• Input data:
%%
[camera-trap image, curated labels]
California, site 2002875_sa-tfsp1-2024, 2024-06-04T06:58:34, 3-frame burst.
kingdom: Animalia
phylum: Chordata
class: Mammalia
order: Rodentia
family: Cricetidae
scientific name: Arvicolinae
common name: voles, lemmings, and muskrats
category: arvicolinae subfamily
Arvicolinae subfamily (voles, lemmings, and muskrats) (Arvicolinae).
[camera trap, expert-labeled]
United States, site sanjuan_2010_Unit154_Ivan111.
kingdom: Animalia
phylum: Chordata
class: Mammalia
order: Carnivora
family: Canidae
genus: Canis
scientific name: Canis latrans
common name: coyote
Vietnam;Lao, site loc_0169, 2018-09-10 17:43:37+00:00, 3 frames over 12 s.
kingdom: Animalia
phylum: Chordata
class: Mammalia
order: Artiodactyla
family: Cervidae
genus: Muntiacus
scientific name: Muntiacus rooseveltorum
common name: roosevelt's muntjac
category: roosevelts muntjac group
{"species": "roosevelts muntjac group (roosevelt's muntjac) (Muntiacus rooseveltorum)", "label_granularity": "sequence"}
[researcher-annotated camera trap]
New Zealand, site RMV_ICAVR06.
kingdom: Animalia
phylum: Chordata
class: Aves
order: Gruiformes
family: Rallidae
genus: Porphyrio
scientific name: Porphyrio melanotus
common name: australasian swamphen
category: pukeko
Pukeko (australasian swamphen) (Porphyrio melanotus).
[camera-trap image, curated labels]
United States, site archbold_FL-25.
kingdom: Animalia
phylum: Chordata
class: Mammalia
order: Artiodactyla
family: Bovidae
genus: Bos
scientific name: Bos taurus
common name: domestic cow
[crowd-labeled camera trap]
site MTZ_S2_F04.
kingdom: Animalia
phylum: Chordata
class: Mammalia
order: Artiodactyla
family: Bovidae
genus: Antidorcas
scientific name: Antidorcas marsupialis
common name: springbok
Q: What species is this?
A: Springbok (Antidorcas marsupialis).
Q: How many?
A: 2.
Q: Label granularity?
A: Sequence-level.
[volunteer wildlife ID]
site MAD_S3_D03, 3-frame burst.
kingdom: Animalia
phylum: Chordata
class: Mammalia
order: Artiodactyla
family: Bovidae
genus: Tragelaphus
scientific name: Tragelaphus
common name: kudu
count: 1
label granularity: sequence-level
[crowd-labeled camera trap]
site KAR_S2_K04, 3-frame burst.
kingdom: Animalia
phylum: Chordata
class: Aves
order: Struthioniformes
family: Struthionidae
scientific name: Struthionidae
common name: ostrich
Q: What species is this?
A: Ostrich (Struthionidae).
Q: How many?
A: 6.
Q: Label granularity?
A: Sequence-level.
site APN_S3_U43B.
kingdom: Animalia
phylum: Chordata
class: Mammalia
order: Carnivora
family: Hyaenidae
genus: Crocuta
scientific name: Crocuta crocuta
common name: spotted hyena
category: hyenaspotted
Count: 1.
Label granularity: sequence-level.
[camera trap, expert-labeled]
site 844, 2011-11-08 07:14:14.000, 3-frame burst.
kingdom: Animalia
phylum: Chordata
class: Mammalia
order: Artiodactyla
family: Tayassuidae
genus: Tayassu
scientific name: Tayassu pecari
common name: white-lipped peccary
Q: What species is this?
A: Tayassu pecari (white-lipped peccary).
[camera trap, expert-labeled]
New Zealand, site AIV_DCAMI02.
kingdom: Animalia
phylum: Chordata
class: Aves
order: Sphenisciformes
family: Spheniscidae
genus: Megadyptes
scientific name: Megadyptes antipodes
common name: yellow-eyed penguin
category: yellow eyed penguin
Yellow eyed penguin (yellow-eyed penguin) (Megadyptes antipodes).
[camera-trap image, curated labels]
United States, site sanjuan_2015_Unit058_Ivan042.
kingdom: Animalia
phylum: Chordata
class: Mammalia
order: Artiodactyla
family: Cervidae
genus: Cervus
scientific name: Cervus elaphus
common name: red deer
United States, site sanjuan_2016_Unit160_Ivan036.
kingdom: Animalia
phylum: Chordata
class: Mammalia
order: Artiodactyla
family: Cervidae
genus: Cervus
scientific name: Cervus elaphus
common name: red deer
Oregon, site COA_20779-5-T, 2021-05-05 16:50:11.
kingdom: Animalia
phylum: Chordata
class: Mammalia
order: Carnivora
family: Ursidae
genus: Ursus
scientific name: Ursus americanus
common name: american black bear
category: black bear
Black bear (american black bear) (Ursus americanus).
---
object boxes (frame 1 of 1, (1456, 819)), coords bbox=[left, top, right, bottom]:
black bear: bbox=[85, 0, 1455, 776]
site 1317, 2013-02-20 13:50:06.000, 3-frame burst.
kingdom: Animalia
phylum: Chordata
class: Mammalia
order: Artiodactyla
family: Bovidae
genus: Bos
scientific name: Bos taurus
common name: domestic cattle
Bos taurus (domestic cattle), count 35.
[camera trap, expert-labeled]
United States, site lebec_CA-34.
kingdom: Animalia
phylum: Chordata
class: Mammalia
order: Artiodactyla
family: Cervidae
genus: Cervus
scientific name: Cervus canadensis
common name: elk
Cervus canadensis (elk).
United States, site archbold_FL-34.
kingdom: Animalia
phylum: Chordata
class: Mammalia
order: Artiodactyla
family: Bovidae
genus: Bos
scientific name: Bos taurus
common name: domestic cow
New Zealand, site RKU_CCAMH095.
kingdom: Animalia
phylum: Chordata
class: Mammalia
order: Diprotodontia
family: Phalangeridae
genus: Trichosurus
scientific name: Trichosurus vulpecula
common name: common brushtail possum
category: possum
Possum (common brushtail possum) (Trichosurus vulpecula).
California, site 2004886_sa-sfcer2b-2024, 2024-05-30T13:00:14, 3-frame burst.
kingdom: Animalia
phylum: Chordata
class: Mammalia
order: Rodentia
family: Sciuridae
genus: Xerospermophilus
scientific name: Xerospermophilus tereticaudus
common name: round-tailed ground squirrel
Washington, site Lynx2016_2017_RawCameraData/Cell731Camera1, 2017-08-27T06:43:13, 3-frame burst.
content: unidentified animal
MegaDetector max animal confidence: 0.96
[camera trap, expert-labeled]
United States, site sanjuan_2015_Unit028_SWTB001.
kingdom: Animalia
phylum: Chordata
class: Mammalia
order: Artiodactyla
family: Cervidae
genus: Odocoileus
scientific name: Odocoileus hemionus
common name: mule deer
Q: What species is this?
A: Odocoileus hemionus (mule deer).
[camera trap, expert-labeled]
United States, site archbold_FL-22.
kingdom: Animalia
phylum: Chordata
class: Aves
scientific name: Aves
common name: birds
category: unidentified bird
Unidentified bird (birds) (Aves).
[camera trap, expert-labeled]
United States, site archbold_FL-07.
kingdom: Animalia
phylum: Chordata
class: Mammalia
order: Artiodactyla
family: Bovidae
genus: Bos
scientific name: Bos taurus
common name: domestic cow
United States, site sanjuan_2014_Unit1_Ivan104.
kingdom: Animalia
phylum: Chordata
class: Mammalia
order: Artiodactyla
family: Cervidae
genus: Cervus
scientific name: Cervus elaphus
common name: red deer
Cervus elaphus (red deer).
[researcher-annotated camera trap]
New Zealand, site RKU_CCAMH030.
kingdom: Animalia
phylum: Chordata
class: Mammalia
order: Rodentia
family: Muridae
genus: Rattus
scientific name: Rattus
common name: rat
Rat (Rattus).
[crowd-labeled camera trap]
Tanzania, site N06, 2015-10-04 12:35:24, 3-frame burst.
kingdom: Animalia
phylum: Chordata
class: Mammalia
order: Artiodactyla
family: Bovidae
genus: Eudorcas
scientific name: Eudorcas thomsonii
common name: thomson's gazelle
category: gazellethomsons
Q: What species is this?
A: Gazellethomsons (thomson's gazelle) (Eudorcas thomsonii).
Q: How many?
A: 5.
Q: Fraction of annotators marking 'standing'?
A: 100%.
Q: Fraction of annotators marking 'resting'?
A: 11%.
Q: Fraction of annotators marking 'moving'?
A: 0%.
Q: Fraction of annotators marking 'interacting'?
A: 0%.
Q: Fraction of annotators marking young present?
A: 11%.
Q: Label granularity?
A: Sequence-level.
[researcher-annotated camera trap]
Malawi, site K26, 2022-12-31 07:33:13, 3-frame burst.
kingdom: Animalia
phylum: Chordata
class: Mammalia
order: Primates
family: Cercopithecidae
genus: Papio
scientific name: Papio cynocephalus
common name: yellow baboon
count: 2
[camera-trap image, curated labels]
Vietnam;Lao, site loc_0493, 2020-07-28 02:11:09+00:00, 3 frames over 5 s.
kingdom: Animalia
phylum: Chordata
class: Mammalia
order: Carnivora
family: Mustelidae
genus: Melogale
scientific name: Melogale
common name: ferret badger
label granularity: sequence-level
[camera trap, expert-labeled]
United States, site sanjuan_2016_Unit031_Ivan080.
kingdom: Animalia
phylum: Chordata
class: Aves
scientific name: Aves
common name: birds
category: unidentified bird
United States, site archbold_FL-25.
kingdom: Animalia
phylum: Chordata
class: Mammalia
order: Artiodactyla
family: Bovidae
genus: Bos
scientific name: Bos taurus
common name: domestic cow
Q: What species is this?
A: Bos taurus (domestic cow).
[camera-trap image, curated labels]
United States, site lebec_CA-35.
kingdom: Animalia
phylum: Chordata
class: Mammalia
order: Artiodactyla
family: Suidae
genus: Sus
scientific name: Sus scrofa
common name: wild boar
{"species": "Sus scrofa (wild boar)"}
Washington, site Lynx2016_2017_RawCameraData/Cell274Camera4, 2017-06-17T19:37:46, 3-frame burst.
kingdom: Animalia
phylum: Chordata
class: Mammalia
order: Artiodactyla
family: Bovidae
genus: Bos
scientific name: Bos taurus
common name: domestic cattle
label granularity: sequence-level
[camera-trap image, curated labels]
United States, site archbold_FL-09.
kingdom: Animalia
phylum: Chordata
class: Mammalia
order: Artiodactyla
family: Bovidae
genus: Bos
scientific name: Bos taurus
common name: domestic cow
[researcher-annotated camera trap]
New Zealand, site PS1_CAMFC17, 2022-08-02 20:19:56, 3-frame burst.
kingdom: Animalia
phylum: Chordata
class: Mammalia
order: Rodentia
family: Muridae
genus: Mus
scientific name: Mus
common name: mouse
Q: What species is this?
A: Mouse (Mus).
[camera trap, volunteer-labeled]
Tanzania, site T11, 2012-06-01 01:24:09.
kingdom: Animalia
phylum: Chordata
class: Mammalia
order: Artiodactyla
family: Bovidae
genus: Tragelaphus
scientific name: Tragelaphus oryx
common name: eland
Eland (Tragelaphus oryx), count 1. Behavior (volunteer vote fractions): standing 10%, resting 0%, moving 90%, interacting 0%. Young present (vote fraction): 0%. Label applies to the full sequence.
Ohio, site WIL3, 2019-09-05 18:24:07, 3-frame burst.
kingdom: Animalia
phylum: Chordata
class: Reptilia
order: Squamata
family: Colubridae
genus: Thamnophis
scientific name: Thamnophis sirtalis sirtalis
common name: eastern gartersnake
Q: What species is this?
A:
%%
• What you will do: Within the material above, transcribe exactly the lines that run from the line holding "scientific name: Canis latrans" through the line holding "scientific name: Muntiacus rooseveltorum".

• Finished exercise:
scientific name: Canis latrans
common name: coyote
Vietnam;Lao, site loc_0169, 2018-09-10 17:43:37+00:00, 3 frames over 12 s.
kingdom: Animalia
phylum: Chordata
class: Mammalia
order: Artiodactyla
family: Cervidae
genus: Muntiacus
scientific name: Muntiacus rooseveltorum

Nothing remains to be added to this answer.